L’abus du droit de faire une demande de communication doit être examiné au cas par cas et, dans certaines situations, peut être établi d’après une combinaison de facteurs.

Dans le cas qui nous occupe, le fait que le demandeur ait soumis plus de 900 demandes d’accès ne signifie pas que la demande actuelle constitue un abus du droit de faire une demande. Comme l’a mentionné l’ancien commissaire à l’information de la Saskatchewan, [traduction] « un demandeur peut soumettre à une institution gouvernementale un grand nombre de demandes d’accès à l’information en vue d’obtenir divers documents sans utiliser les droits d’accès conférés par [la loi] de façon illégitime » [voir, par exemple : Saskatchewan (Advanced Education) (Re), 2010 CanLII 28547 (Commissariat à l’information et à la protection de la vie privée de la Saskatchewan)].

Toutefois, le problème, c’est la redondance de la demande d’accès actuelle par rapport aux demandes précédentes déposées par le demandeur auprès de l’institution au fil du temps.

En comparant le libellé de la demande d’accès actuelle avec celui des demandes précédentes, la Commissaire a déterminé qu’aucune « nouvelle » information n’était demandée et que les demandes antérieures comprenaient les documents demandés dans leur entièreté.

Dans ses observations, le demandeur indiquait qu’il estimait nécessaire de soumettre des demandes d’accès redondantes, car il lui est déjà arrivé d’oublier ou de négliger de porter plainte au Commissariat dans le délai prescrit concernant des réponses de l’institution.
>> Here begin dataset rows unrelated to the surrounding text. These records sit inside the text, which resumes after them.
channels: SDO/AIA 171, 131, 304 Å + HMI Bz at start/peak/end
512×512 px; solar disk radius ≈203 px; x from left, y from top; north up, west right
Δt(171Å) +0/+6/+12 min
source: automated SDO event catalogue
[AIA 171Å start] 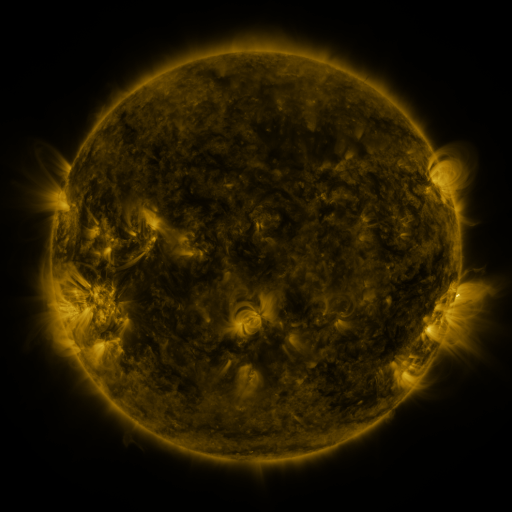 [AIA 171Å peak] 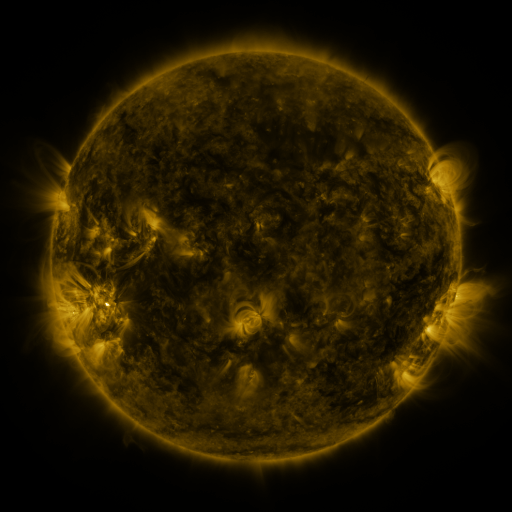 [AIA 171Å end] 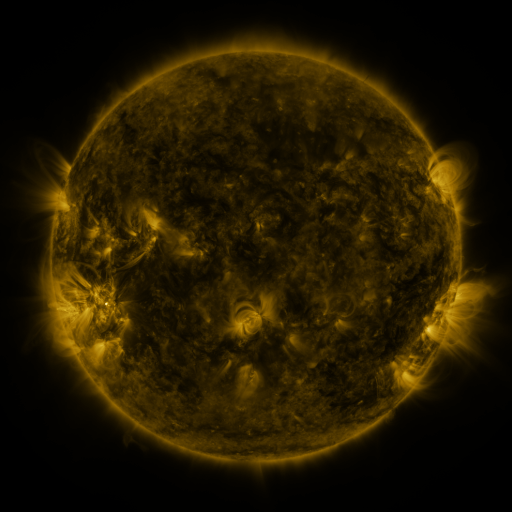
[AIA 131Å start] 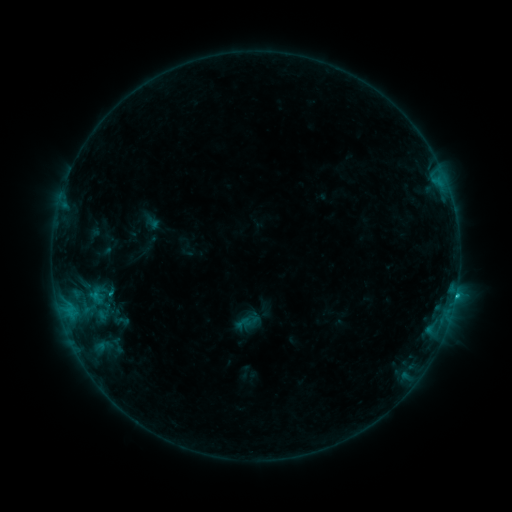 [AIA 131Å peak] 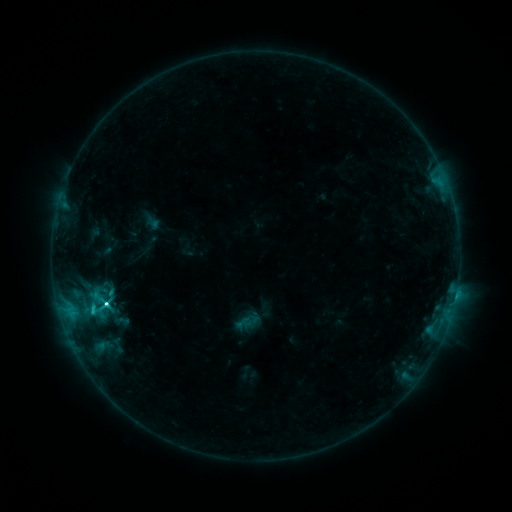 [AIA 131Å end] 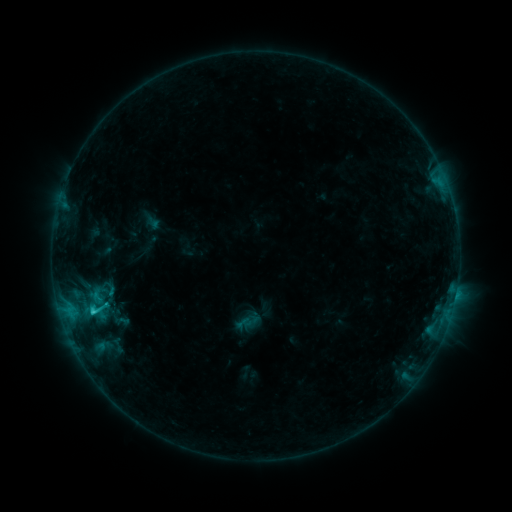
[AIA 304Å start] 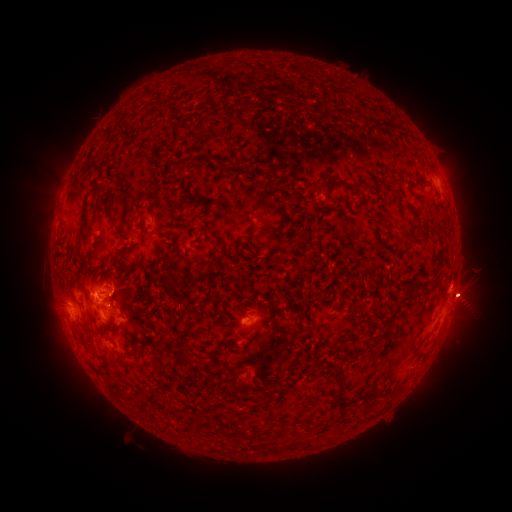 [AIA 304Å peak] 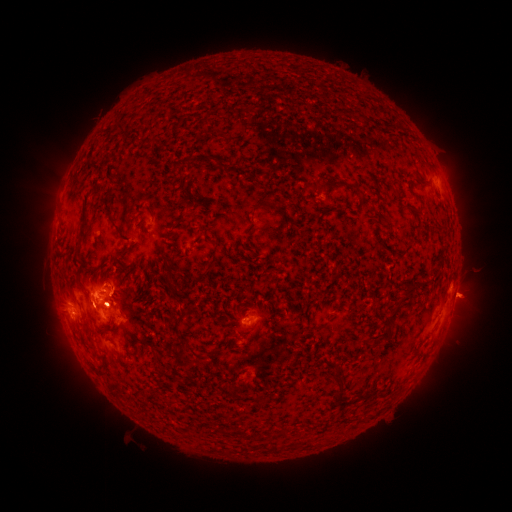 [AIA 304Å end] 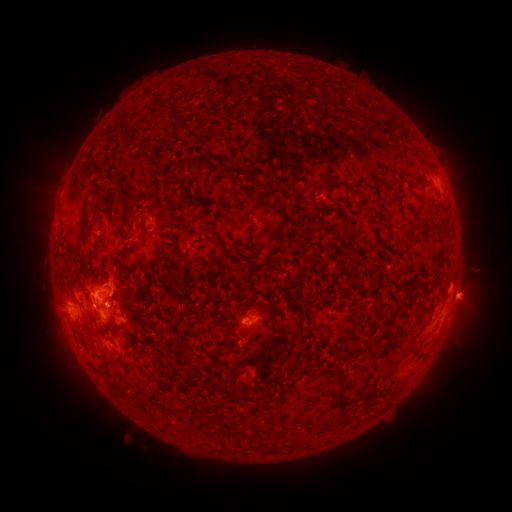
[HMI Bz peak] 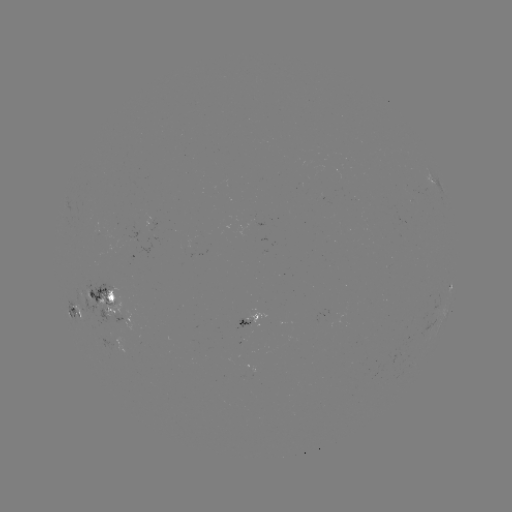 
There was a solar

Cependant, cet argument n’est pas étayé par les éléments de preuve dont dispose la Commissaire. Plus précisément, les documents soumis par l’institution à l’appui de la demande d’autorisation confirment que le Commissariat a récemment conclu une enquête sur les plaintes déposées par le demandeur concernant le refus allégué de l’institution de communiquer des renseignements et d’effectuer une recherche raisonnable de documents en réponse à une demande d’accès formulée de manière analogue en vue d’obtenir la même information.
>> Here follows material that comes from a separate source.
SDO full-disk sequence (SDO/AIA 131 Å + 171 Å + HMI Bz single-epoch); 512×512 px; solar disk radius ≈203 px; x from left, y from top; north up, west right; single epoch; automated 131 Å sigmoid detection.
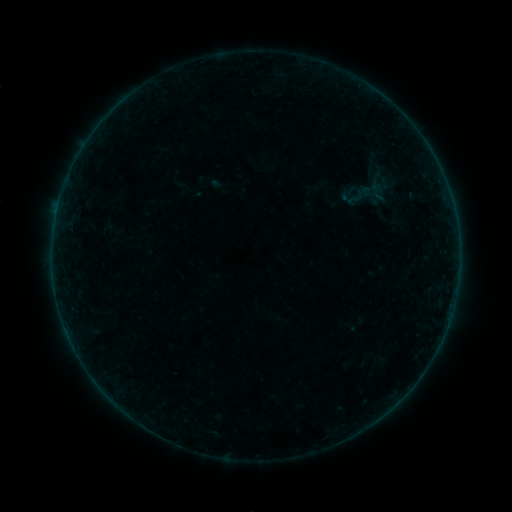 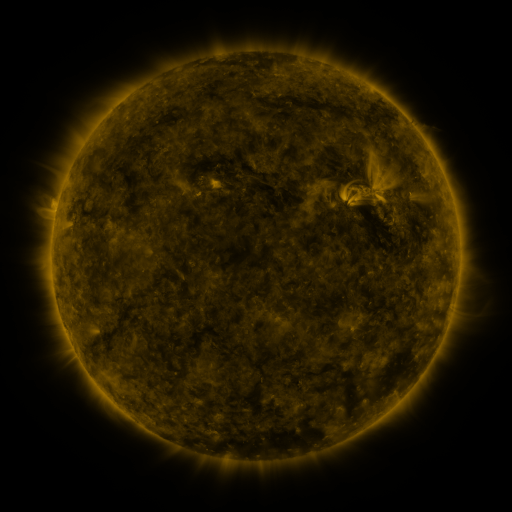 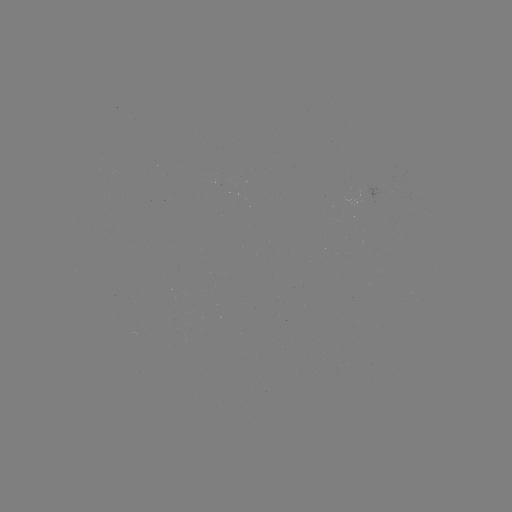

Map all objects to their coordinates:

Le demandeur s’est donc prévalu du droit de porter plainte en vertu de la Loi sur l’accès à l’information.

En soumettant la demande d’accès en question, le demandeur répète un comportement habituel qui consiste à faire des demandes en vue d’obtenir essentiellement la même information. Ce genre de demande répétée peut imposer un fardeau excessif à une institution et menacer l’exercice légitime de ce droit par d’autres personnes en vertu de la Loi sur l’accès à l’information [traduction] :

[…] En imposant un fardeau excessif à un organisme public, la mauvaise utilisation par une personne du droit d’accès peut menacer ou diminuer l’exercice légitime de ce droit par d’autres […]. De plus, un tel abus va à l’encontre de l’intérêt public, puisqu’il ajoute indûment à ce qu’il en coûte aux organismes publics pour se conformer à la Loi.[…] » [British Columbia (Children and Family Development) (Re), 2020 BCIPC 17 (CanLII), citant Auth. 43, 99-01, à la p. 7].
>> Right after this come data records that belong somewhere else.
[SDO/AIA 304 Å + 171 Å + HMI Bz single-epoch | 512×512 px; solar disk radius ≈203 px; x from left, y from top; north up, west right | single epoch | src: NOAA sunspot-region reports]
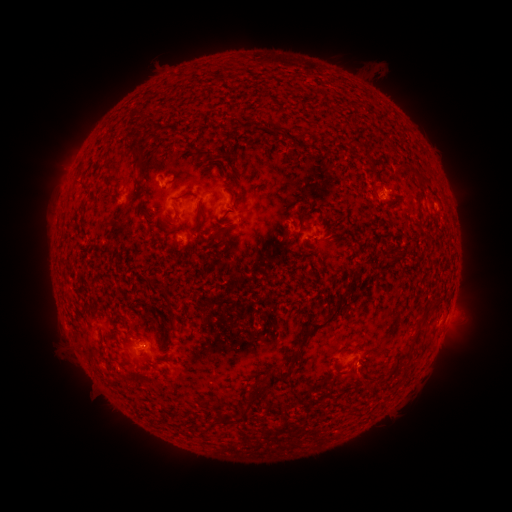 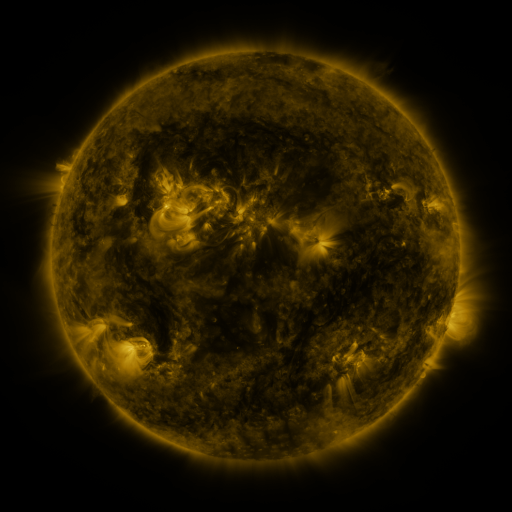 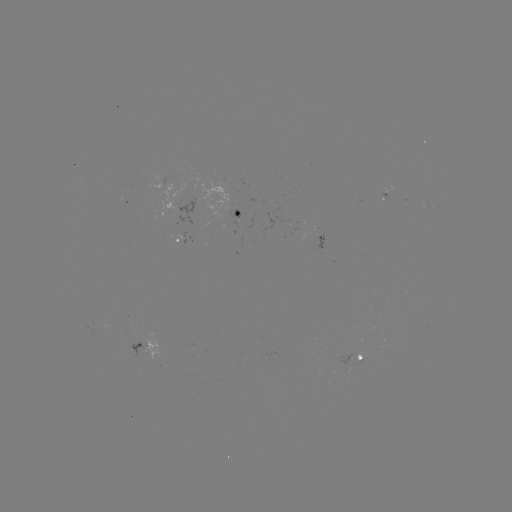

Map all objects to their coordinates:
spotted active region: (157, 182)
spotted active region: (435, 213)
spotted active region: (242, 215)
spotted active region: (183, 242)
spotted active region: (144, 344)
spotted active region: (358, 357)
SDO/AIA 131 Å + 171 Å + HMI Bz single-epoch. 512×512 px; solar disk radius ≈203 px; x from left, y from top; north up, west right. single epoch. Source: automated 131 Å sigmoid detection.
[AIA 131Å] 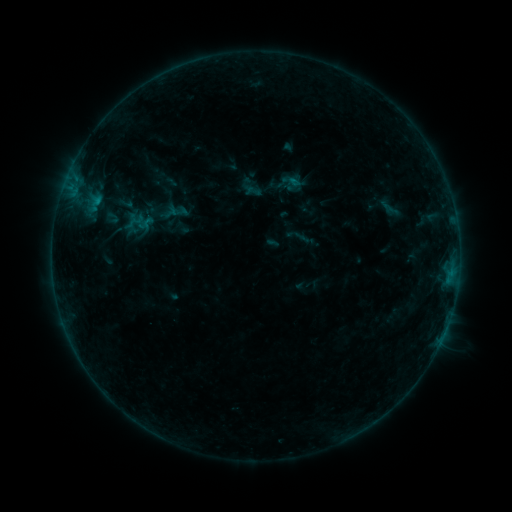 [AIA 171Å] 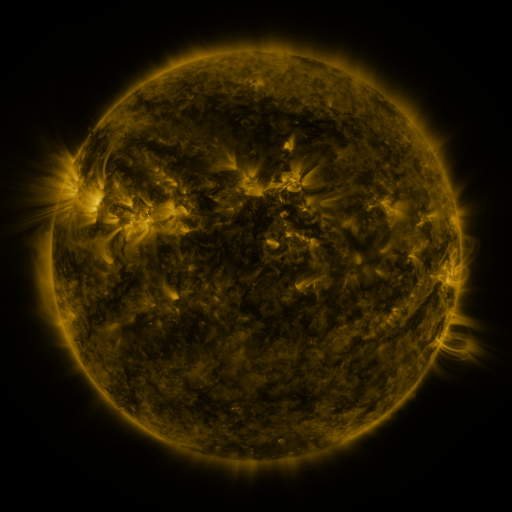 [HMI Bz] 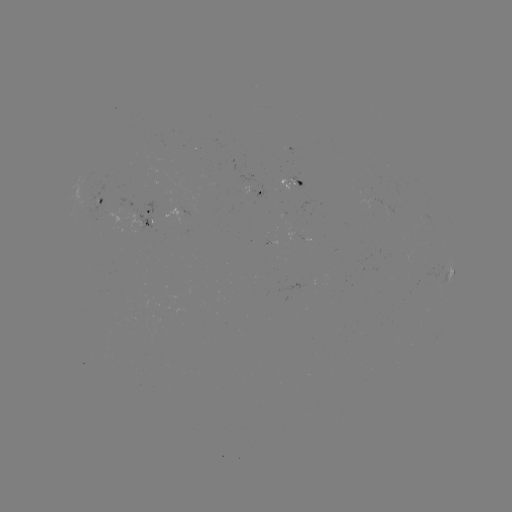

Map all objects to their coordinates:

La Commissaire a conclu que, en l’espèce, la demande redondante représente un usage inapproprié de la Loi sur l’accès à l’information ainsi qu’un abus du droit de faire une demande de communication. Bien que ce droit ait une grande portée, il faut rappeler au demandeur qu’il ne doit pas avoir recours à ce droit de façon abusive, car cela aura une incidence négative sur les droits des autres demandeurs.

Lorsqu’un demandeur n’est pas satisfait du résultat d’une demande d’accès, il peut porter plainte au Commissariat. Lorsque le même demandeur n’est pas satisfait de la réponse qu’il a reçue de la part du Commissariat, il peut exercer un recours en révision à la Cour fédérale. La soumission de demandes d’accès multiples pour lesquelles l’information a déjà été obtenue auprès d’une institution, comme c’est le cas dans la présente affaire, n’est pas un usage approprié de la Loi sur l’accès à l’information.

Vexatoire

Étant donné que la Commissaire à l’information a conclu que la demande d’accès constitue un abus du droit de faire une demande de communication, il n’est pas nécessaire de déterminer si elle était également vexatoire.

Résultat

La Commissaire a accepté la demande d’autorisation. L’institution est tenue d’informer le demandeur si elle décide de refuser de donner suite à la demande d’accès et d’expliquer ses raisons.